YOUR OBJECTIVE
Nothing but the lines from the one with "6 side All-round Sponge Insulation" down to the one with "Provide all-around warmth for your pet." should be returned, exactly and with both ends included, from the material below.

EXTRACTED DATA
______________________________

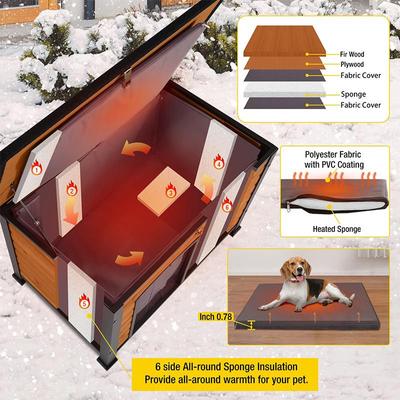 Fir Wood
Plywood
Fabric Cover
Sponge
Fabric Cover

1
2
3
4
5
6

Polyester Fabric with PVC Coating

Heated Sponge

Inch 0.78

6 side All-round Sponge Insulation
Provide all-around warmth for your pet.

______________________________

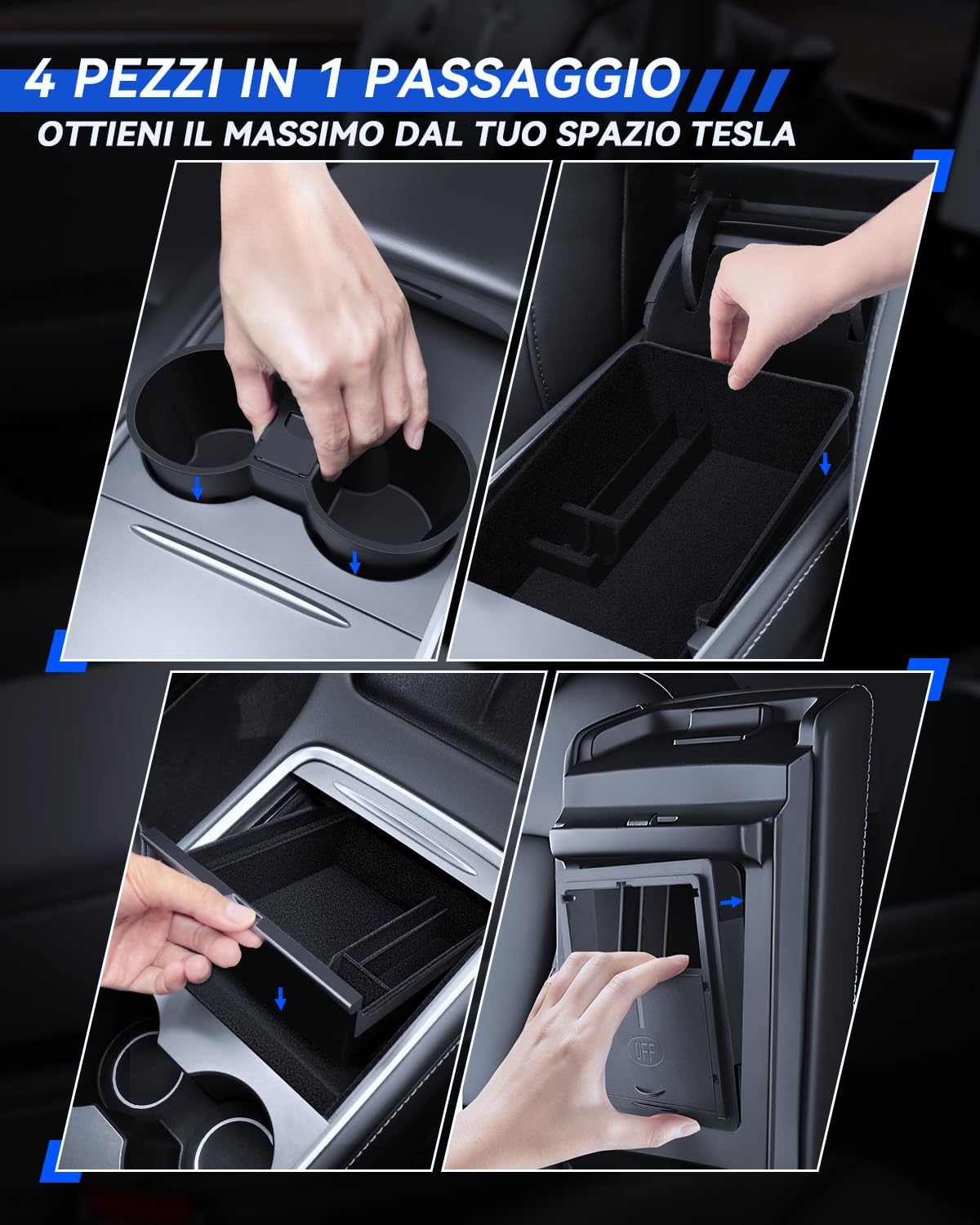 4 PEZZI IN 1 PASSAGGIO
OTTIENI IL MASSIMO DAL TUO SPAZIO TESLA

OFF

______________________________

EXERCISE ANSWER
6 side All-round Sponge Insulation
Provide all-around warmth for your pet.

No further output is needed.